Search code examples
azure-data-factory

adf skip line count issue with csv having empty string


I am trying to copy csv files in blob storage to snowflake. first row as header and want to skip 2nd line in csv while using copy activity in azure data factory.

csv-file-rows:

ID,NAME,AGE,INCOME 
'','','',0 
123,'test',23,1045 

expected: first row as header, skip second row, insert remaining rows

Error code:

DELIMITEDTEXTCOLUMNNAMENOTALLOW NULL,EXCEPTION,Message=The name of column index 1 is empty


Solution

  • If you know the column names before the pipeline run, you can try the below approach using copy activity.

    For sample, I took the input csv data like below.

    ID,NAME,AGE,INCOME
    '','','',0
    123,test,23,1045
    124,test2,24,1046
    

    First uncheck the First row as header in the source csv dataset.

    enter image description here

    Now, give this to the copy activity source and give 2 in the Skip line count option.

    enter image description here

    Give your target dataset as copy activity sink and import the schemas in the mapping.

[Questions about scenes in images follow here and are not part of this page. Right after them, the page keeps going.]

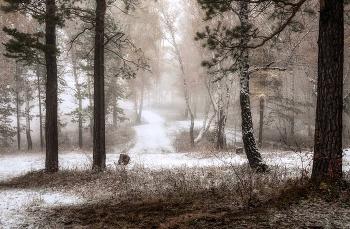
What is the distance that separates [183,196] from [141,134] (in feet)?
54.1

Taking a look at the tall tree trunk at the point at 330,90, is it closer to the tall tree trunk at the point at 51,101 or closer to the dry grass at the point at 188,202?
the dry grass at the point at 188,202

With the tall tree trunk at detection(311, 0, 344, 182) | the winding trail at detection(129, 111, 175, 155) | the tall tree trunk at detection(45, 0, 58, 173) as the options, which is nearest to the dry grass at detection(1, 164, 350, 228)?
the tall tree trunk at detection(311, 0, 344, 182)

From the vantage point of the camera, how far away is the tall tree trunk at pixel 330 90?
438 centimetres

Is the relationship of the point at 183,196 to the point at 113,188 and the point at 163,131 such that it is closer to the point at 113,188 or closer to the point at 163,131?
the point at 113,188

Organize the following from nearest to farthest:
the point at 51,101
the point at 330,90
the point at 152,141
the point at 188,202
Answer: the point at 330,90, the point at 188,202, the point at 51,101, the point at 152,141

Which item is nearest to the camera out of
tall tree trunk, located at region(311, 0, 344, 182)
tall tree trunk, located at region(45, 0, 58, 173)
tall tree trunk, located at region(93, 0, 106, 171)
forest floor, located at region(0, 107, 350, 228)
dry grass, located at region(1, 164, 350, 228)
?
forest floor, located at region(0, 107, 350, 228)

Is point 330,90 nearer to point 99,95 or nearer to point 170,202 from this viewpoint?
point 170,202

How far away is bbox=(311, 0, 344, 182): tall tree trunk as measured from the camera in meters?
4.38

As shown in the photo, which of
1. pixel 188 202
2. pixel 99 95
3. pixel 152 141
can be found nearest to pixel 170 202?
pixel 188 202

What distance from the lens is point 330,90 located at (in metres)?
4.45

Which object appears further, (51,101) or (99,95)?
(51,101)

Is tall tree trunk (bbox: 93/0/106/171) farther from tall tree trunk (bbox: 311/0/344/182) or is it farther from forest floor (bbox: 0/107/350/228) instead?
tall tree trunk (bbox: 311/0/344/182)

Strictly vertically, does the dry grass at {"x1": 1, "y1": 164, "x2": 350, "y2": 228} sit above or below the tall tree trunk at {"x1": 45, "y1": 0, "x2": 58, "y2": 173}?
below

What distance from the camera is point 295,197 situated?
4230 mm
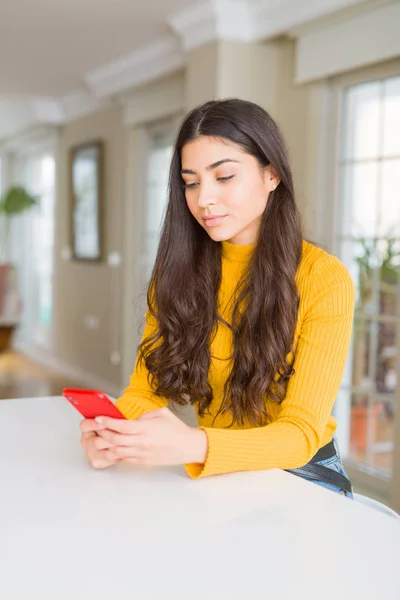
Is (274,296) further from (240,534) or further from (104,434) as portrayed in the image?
(240,534)

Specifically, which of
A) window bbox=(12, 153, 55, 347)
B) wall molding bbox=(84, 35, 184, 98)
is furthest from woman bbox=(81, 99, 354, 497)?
window bbox=(12, 153, 55, 347)

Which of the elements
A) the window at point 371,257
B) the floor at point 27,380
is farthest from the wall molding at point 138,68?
the floor at point 27,380

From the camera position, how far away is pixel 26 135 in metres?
7.84

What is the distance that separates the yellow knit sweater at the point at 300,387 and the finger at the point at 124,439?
0.31 feet

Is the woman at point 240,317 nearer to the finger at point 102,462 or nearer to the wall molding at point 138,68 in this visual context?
the finger at point 102,462

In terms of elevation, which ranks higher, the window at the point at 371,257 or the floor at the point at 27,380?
the window at the point at 371,257

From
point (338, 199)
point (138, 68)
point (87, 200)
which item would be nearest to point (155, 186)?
point (138, 68)

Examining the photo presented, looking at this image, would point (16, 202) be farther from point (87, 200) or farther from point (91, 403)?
point (91, 403)

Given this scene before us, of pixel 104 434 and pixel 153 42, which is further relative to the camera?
pixel 153 42

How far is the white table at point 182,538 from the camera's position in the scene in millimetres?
779

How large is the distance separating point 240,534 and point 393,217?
263cm

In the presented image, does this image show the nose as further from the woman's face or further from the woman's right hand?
the woman's right hand

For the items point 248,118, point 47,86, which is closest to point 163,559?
point 248,118

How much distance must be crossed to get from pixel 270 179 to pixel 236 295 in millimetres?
255
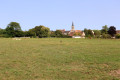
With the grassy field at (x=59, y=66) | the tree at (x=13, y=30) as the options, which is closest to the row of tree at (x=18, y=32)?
the tree at (x=13, y=30)

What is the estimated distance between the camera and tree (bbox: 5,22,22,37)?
8606cm

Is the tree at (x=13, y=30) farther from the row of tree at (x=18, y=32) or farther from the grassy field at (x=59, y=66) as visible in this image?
the grassy field at (x=59, y=66)

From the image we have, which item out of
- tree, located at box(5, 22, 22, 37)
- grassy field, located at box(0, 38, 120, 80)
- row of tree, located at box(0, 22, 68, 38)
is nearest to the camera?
grassy field, located at box(0, 38, 120, 80)

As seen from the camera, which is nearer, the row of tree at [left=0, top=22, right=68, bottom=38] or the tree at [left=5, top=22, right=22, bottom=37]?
the tree at [left=5, top=22, right=22, bottom=37]

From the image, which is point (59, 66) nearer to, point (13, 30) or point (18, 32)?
point (13, 30)

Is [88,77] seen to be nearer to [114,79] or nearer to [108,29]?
[114,79]

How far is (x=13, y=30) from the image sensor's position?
86.4 meters

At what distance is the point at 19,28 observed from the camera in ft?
297

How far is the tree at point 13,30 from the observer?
86062 mm

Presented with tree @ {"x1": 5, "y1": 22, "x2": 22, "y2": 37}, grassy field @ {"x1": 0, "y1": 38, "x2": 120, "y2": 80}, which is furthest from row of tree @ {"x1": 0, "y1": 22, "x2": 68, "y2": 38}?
grassy field @ {"x1": 0, "y1": 38, "x2": 120, "y2": 80}

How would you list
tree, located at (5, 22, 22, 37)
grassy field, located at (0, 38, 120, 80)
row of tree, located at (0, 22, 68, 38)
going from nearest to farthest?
grassy field, located at (0, 38, 120, 80), tree, located at (5, 22, 22, 37), row of tree, located at (0, 22, 68, 38)

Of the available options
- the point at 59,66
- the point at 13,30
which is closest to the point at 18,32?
the point at 13,30

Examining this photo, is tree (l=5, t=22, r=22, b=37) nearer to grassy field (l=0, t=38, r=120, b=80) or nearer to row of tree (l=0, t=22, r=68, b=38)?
row of tree (l=0, t=22, r=68, b=38)

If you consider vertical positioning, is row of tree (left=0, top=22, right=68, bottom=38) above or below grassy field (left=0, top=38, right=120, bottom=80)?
above
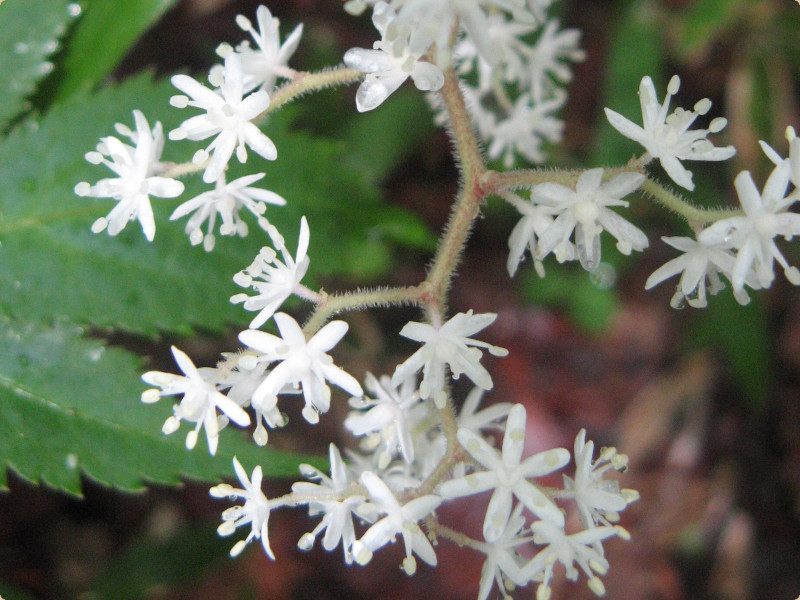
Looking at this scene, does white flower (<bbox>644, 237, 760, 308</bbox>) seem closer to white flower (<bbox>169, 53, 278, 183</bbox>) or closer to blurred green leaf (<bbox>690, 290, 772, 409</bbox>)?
white flower (<bbox>169, 53, 278, 183</bbox>)

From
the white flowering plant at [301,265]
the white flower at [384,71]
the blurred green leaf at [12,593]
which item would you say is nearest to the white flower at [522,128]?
the white flowering plant at [301,265]

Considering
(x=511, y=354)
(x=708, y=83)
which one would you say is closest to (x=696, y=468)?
(x=511, y=354)

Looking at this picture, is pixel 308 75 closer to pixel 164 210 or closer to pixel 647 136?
pixel 164 210

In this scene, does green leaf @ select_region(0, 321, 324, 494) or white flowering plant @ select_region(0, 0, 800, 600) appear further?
green leaf @ select_region(0, 321, 324, 494)

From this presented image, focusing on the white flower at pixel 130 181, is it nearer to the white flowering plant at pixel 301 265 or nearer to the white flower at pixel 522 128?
the white flowering plant at pixel 301 265

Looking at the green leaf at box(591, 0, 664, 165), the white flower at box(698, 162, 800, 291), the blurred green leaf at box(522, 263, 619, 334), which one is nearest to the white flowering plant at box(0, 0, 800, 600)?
the white flower at box(698, 162, 800, 291)

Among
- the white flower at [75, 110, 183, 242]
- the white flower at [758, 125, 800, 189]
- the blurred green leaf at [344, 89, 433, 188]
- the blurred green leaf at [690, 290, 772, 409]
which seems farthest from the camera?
the blurred green leaf at [690, 290, 772, 409]
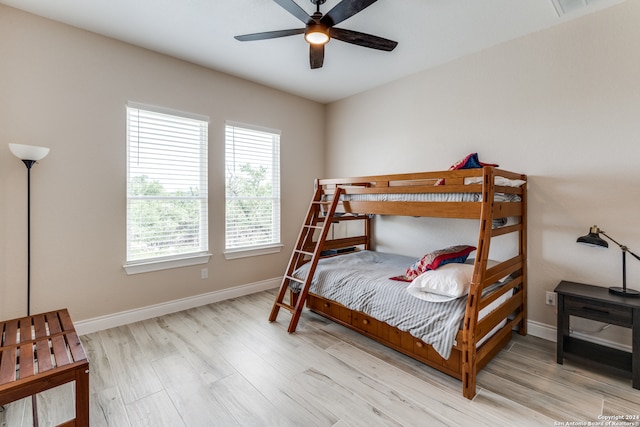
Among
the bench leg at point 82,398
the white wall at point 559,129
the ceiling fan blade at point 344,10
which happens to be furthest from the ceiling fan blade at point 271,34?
the bench leg at point 82,398

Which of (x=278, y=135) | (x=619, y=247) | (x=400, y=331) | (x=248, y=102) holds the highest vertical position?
(x=248, y=102)

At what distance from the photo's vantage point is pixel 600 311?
2.05 m

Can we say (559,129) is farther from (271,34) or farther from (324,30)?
(271,34)

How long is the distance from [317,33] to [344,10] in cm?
27

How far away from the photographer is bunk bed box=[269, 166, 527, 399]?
195cm

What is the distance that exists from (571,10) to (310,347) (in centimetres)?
343

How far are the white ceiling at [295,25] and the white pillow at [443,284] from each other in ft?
6.70

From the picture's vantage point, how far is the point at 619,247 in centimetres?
230

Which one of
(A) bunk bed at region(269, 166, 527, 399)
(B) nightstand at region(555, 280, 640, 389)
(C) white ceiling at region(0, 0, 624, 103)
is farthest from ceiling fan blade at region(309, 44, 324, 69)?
(B) nightstand at region(555, 280, 640, 389)

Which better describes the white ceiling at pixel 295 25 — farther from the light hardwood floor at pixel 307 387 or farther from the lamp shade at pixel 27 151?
the light hardwood floor at pixel 307 387

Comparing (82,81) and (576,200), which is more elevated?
(82,81)

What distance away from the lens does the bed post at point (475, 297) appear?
185 cm

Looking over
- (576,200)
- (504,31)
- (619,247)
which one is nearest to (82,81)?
(504,31)

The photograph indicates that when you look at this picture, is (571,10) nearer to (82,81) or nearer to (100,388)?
(82,81)
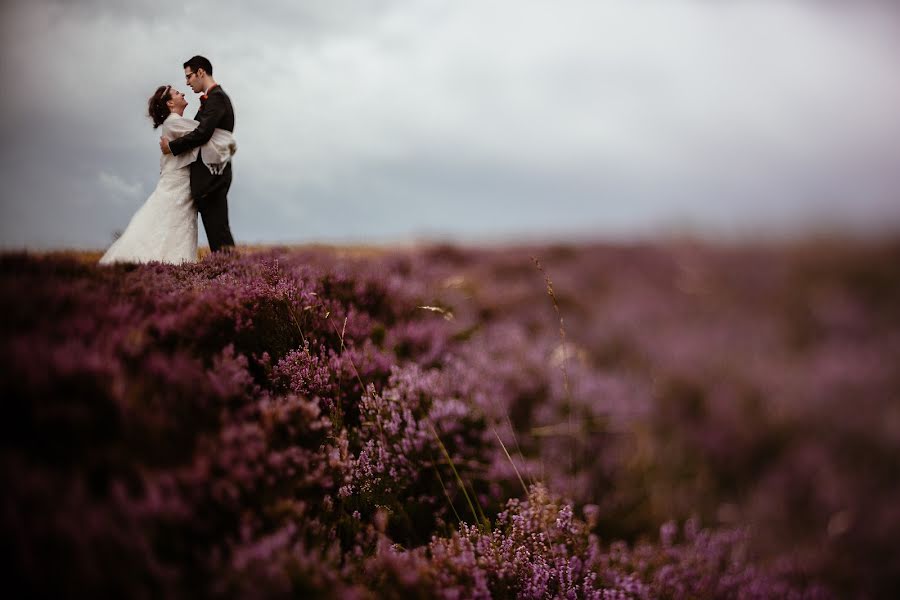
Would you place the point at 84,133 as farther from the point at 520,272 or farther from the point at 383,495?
the point at 520,272

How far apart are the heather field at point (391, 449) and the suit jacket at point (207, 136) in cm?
59

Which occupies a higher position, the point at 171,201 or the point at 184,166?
the point at 184,166

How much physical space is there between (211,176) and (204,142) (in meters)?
0.22

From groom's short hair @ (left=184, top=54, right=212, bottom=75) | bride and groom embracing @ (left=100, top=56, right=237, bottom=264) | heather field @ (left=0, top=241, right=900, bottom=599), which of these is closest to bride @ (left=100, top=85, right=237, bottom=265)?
bride and groom embracing @ (left=100, top=56, right=237, bottom=264)

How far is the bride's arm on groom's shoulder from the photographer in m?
3.12

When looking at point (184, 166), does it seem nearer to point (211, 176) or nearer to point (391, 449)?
point (211, 176)

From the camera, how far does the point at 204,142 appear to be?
319 cm

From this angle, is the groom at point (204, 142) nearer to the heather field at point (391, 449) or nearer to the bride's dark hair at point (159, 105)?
the bride's dark hair at point (159, 105)

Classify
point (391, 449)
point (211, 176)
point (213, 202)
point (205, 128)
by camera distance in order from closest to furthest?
point (391, 449) → point (205, 128) → point (211, 176) → point (213, 202)

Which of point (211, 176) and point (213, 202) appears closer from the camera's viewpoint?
point (211, 176)

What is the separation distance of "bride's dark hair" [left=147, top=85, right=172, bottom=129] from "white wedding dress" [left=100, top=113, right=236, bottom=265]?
0.23 feet

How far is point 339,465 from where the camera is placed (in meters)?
2.30

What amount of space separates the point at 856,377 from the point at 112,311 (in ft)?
26.8

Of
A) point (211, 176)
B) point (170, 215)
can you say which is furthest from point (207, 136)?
point (170, 215)
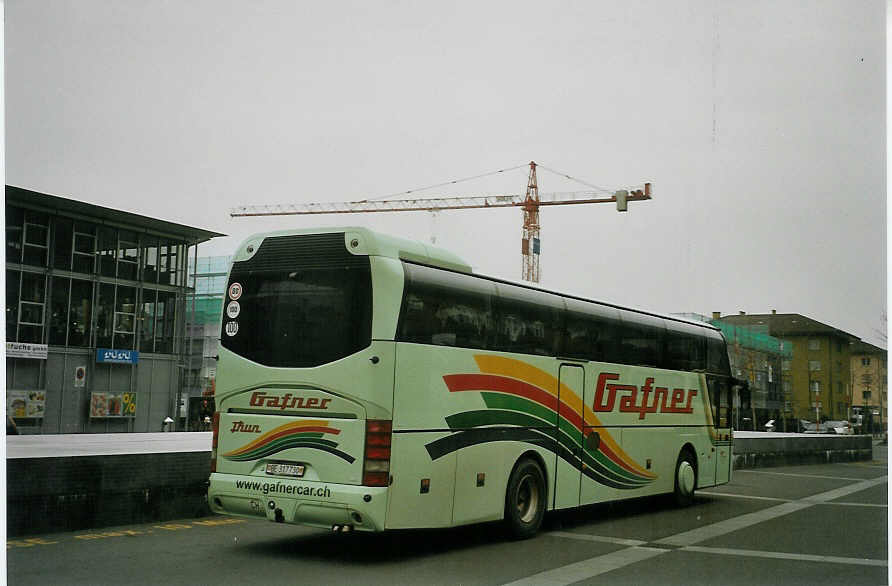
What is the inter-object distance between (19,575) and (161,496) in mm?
2643

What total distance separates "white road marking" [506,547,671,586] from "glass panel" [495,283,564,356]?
2.41 metres

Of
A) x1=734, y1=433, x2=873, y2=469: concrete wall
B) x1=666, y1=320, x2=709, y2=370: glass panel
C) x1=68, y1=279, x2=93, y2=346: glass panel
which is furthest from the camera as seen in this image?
x1=734, y1=433, x2=873, y2=469: concrete wall

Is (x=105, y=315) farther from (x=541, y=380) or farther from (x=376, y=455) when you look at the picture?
(x=541, y=380)

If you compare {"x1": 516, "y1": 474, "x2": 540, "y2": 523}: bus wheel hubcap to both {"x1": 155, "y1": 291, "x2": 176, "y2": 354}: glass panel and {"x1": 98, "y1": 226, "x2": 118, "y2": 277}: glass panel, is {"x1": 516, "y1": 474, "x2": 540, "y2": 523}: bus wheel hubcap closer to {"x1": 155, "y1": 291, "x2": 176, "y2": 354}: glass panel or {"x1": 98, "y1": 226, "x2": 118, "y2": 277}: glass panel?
{"x1": 155, "y1": 291, "x2": 176, "y2": 354}: glass panel

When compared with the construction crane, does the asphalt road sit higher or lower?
lower

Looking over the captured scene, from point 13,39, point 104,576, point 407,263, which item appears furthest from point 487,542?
point 13,39

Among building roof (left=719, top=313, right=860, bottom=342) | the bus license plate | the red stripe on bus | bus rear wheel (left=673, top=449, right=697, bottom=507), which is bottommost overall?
bus rear wheel (left=673, top=449, right=697, bottom=507)

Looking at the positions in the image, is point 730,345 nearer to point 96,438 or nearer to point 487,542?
point 487,542

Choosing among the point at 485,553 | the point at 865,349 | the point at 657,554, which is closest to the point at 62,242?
the point at 485,553

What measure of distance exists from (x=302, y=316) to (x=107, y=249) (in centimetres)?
457

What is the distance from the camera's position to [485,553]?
9867 mm

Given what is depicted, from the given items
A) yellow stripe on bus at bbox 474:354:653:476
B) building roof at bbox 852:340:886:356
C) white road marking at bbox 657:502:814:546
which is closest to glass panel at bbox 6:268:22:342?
yellow stripe on bus at bbox 474:354:653:476

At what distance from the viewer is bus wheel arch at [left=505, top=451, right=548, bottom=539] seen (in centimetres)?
1048

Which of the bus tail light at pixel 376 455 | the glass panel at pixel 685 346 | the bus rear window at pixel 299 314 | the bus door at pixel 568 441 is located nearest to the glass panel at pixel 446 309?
the bus rear window at pixel 299 314
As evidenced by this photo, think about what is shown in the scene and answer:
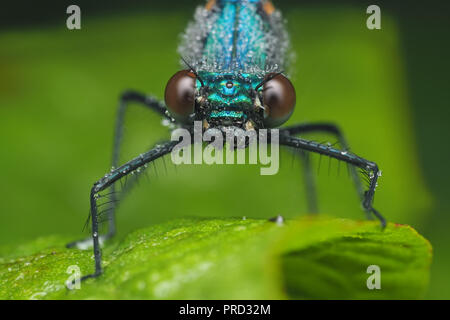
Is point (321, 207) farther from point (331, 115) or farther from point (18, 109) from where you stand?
point (18, 109)

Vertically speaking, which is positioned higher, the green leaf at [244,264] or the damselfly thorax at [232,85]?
the damselfly thorax at [232,85]

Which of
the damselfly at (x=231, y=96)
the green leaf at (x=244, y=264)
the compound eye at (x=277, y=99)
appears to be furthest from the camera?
the compound eye at (x=277, y=99)

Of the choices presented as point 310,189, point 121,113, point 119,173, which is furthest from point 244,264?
point 310,189

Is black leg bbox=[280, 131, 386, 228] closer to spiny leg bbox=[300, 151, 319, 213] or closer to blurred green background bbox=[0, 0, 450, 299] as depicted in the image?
blurred green background bbox=[0, 0, 450, 299]

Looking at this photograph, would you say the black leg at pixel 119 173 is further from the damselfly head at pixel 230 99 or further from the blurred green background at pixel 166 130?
the blurred green background at pixel 166 130

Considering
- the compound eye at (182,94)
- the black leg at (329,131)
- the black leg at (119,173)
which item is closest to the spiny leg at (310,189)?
the black leg at (329,131)

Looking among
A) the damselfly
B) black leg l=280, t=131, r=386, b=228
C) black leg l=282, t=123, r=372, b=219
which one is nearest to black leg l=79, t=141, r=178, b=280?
the damselfly

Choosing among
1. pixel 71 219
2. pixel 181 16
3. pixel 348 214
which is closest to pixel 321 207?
pixel 348 214
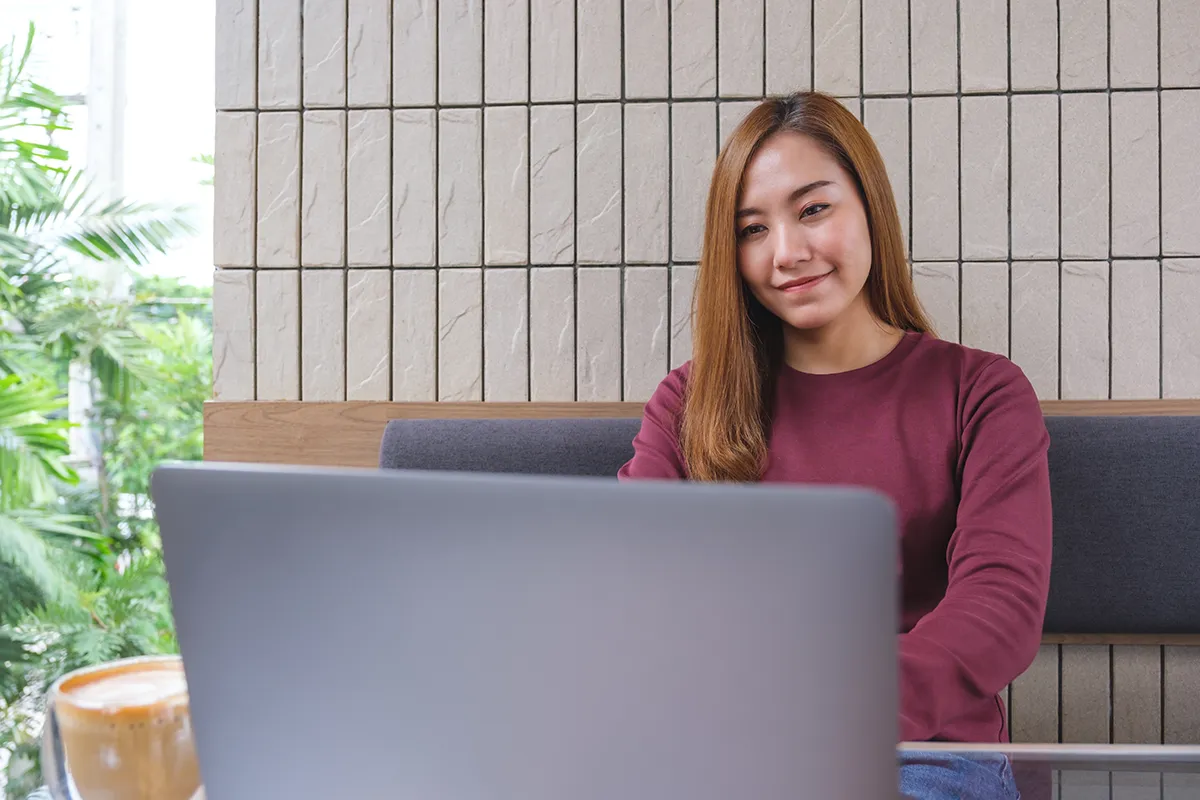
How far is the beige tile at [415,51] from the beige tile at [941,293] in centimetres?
106

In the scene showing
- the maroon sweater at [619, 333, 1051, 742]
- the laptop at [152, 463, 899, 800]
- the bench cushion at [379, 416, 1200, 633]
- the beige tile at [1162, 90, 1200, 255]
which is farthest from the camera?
the beige tile at [1162, 90, 1200, 255]

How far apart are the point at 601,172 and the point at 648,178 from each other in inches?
3.8

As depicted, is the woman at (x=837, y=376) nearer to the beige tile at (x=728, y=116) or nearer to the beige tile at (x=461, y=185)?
the beige tile at (x=728, y=116)

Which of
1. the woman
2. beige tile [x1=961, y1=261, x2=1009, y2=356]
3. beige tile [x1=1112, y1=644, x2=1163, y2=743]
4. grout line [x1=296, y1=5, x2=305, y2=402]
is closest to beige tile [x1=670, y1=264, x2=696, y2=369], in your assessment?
the woman

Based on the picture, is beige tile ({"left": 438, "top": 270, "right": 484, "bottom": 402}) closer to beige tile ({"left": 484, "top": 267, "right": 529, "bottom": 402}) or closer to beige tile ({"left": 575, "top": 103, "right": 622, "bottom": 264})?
beige tile ({"left": 484, "top": 267, "right": 529, "bottom": 402})

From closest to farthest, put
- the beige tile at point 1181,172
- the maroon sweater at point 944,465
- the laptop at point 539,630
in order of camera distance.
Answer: the laptop at point 539,630 < the maroon sweater at point 944,465 < the beige tile at point 1181,172

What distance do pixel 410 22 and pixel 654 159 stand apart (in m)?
0.59

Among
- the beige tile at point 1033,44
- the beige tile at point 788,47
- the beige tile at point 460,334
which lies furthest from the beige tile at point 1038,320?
the beige tile at point 460,334

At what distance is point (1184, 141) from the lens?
5.62 feet

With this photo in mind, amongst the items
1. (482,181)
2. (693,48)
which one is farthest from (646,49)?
(482,181)

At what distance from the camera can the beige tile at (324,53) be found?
188cm

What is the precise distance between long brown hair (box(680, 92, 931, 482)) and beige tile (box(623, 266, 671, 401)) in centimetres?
36

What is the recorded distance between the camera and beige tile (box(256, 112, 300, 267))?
1.89 m

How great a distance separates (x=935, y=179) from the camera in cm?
175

    enter image description here

    Here, give your required column names in the order.

    Now, run the copy activity and the 2nd line will be skipped in the target. For sample, I took the target as csv. In your case, it should be snowflake.

    enter image description here

    If you want to do this process dynamically without giving column names manually, you can use Dataflow. Give your input dataset as source in the dataflow. Make sure the First row as header of the dataset is checked in this case.

    Now, add a Surrogate Key transformation and add a column key with incrementing the value as 1.

    enter image description here

    Then, add a filter transformation with condition to skip the first row key!=1.

    enter image description here

    Add your snowflake dataset as sink here and execute the dataflow from the pipeline. It will give the desired results in the target.